> Exercise instructions
Reproduce everything from the line that contains "[researcher-annotated camera trap]" down to the line that contains "[citizen-science consensus label]" in the listing below, word for word and nothing more. Leave the pictures out.

> Entries shown
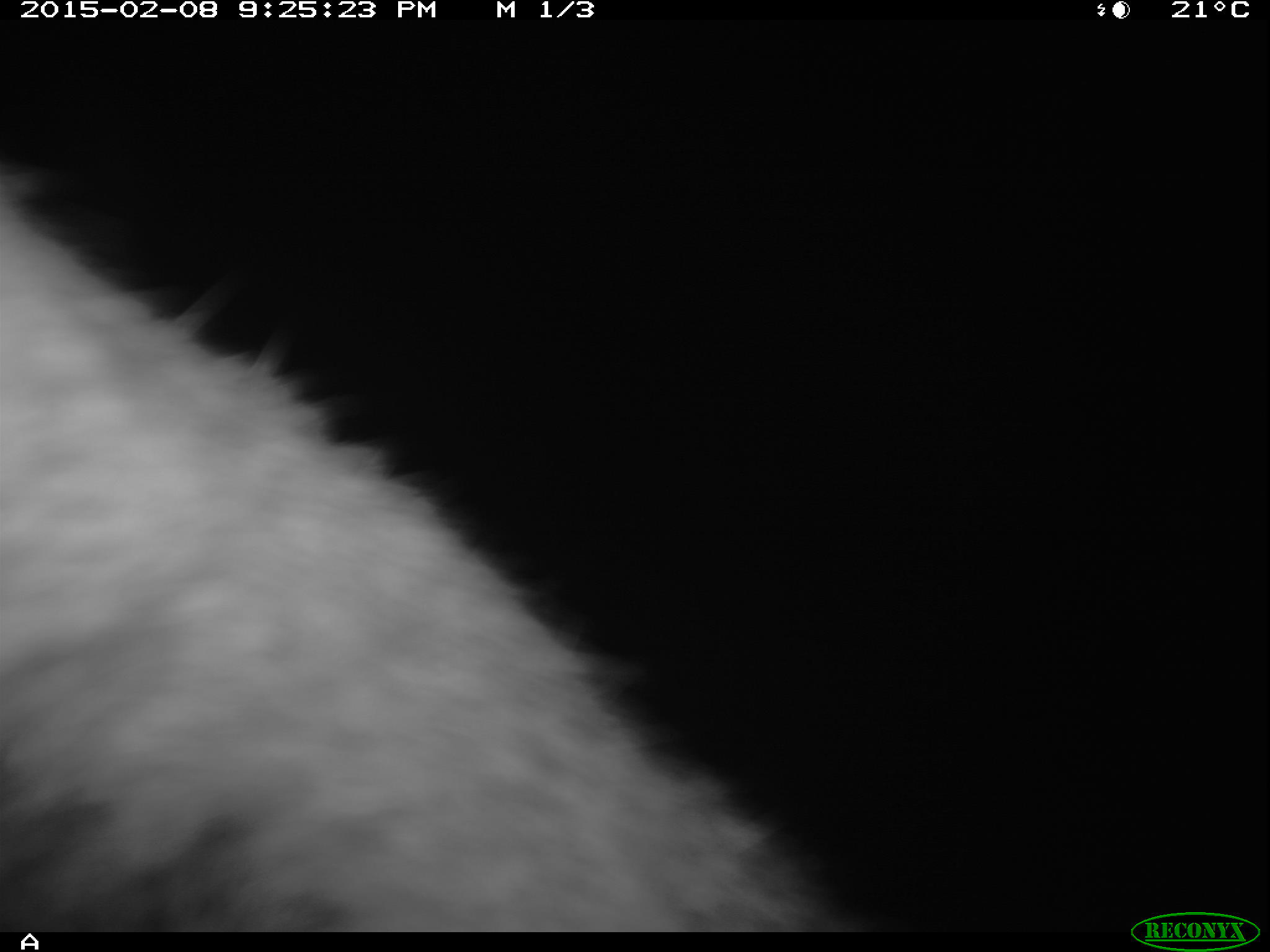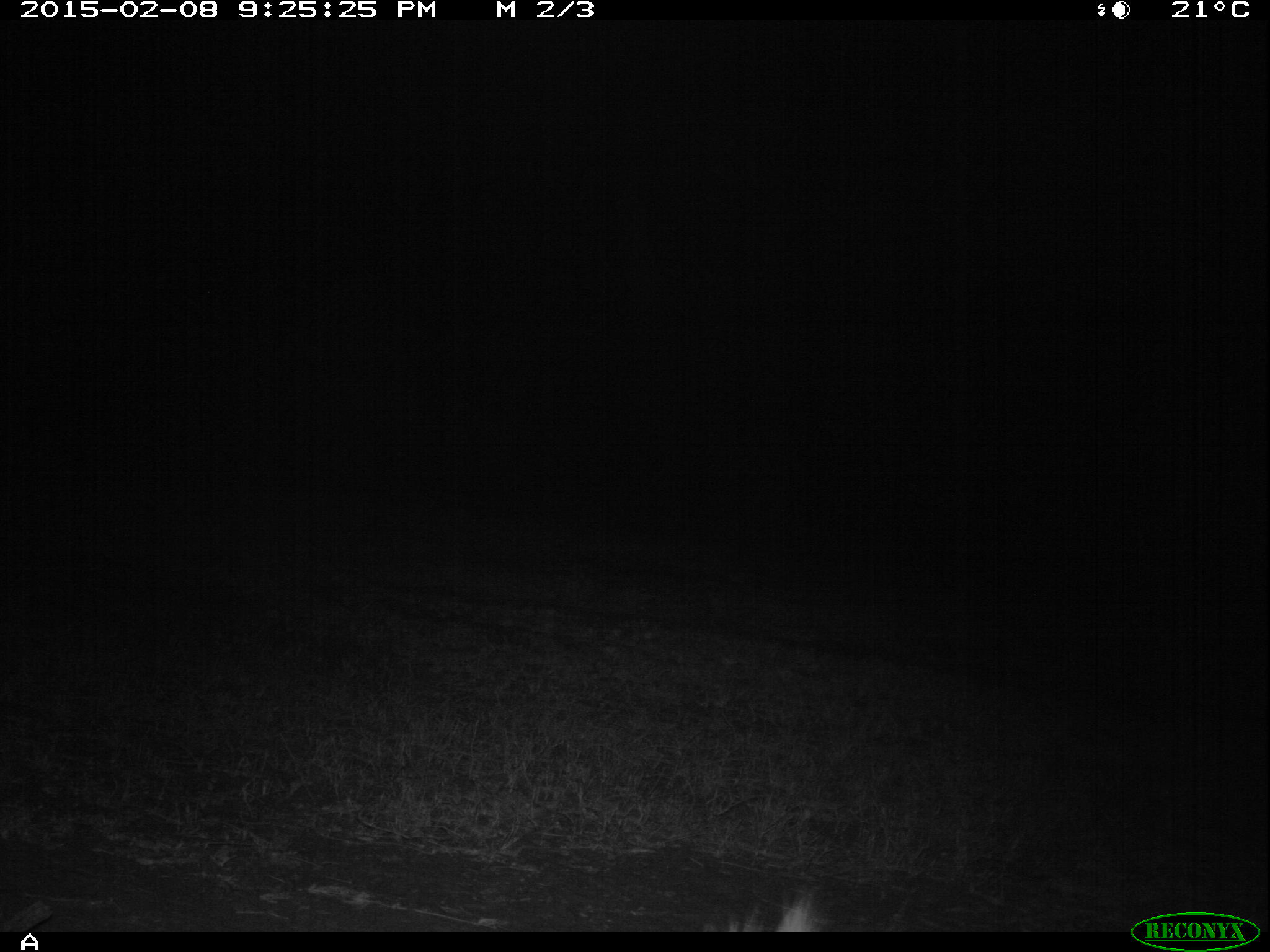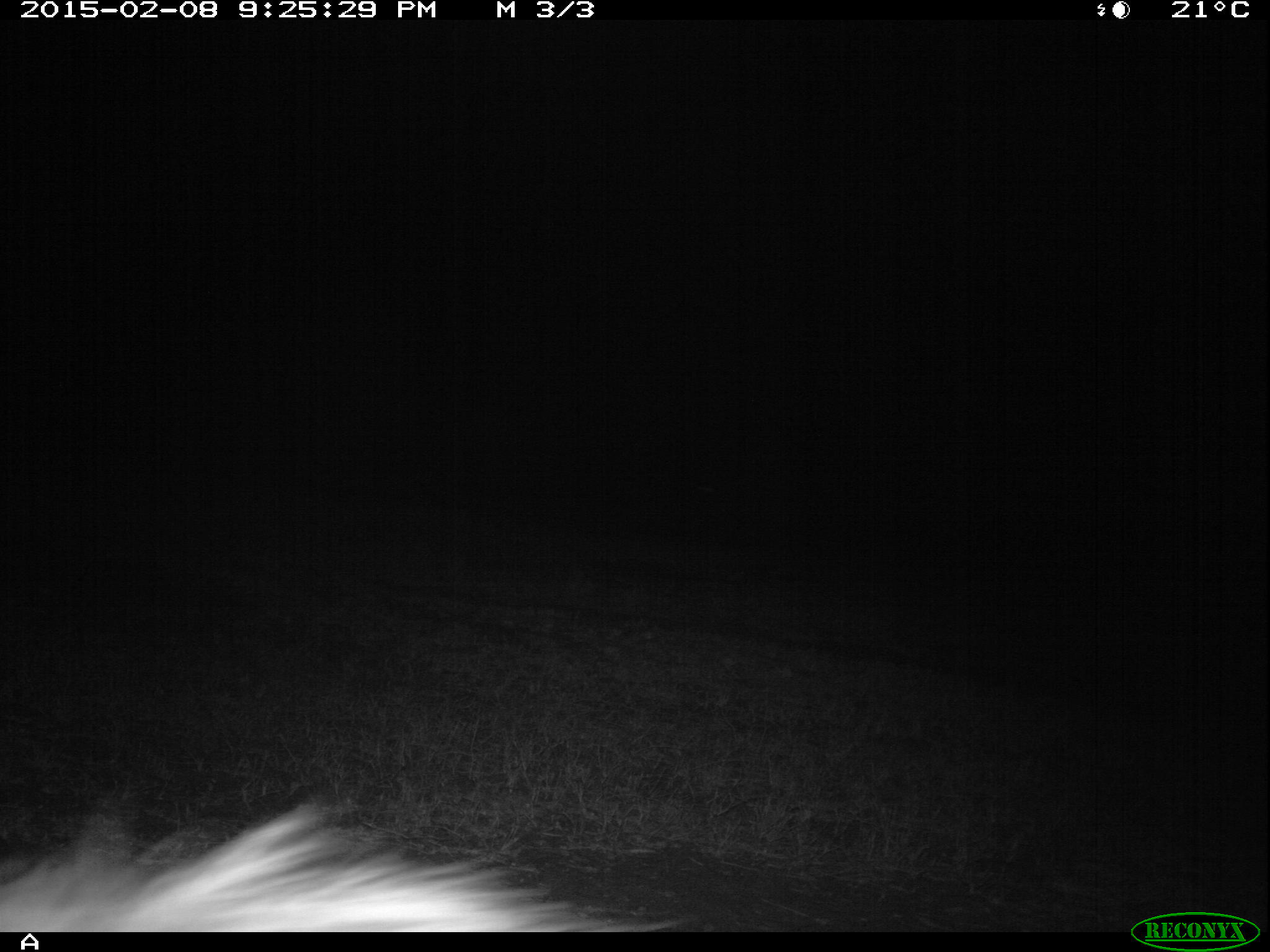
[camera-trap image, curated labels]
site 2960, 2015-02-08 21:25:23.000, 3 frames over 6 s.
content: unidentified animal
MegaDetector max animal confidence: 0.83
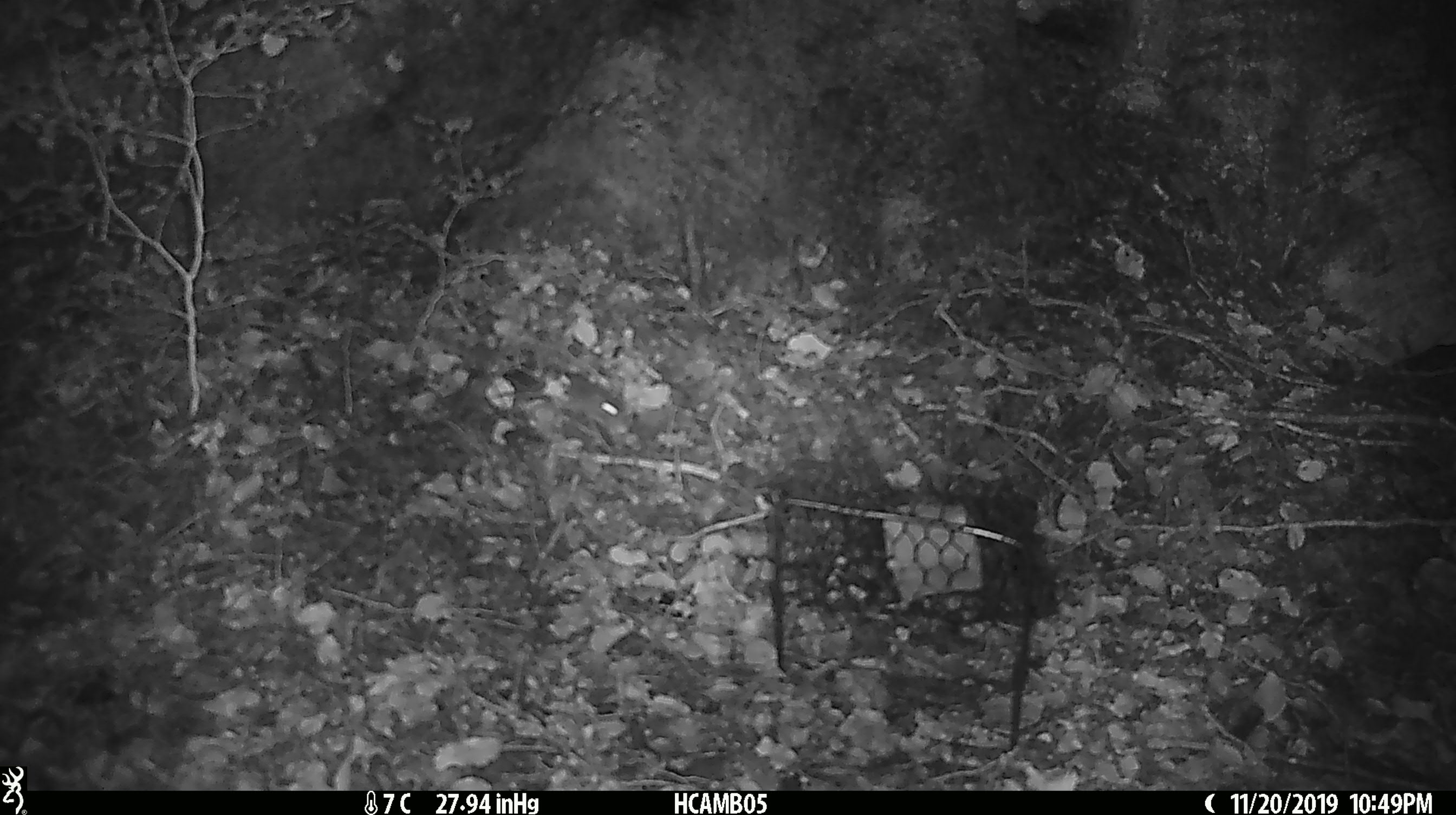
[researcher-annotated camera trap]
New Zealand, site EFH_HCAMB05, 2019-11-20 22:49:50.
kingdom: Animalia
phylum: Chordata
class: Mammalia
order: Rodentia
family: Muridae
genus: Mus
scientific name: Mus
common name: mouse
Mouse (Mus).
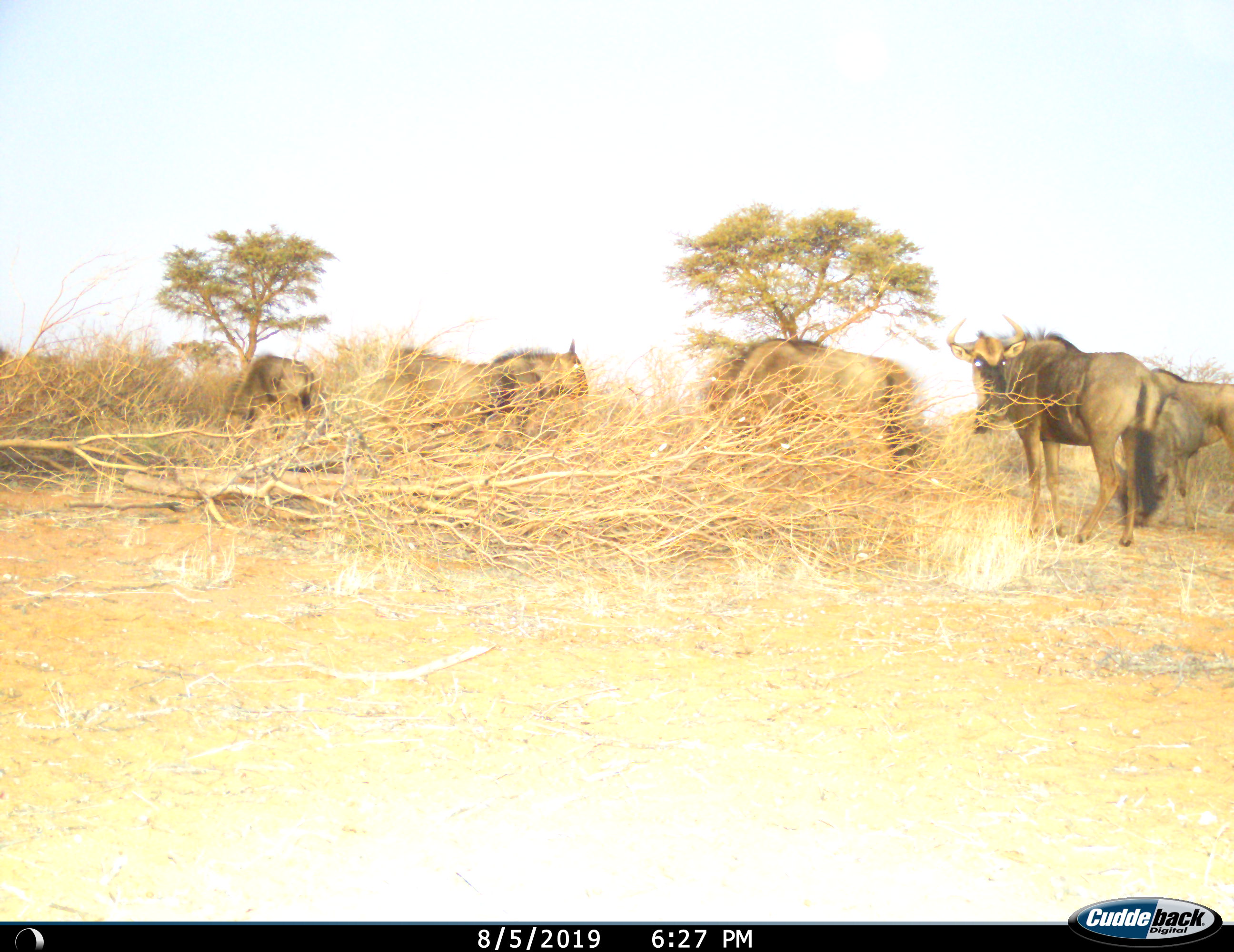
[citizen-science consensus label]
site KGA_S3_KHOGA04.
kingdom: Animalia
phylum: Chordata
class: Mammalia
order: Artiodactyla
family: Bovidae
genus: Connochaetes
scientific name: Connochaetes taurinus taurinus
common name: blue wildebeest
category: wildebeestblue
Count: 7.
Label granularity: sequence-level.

> Answer space
[researcher-annotated camera trap]
New Zealand, site EFH_HCAMB05, 2019-11-20 22:49:50.
kingdom: Animalia
phylum: Chordata
class: Mammalia
order: Rodentia
family: Muridae
genus: Mus
scientific name: Mus
common name: mouse
Mouse (Mus).
[citizen-science consensus label]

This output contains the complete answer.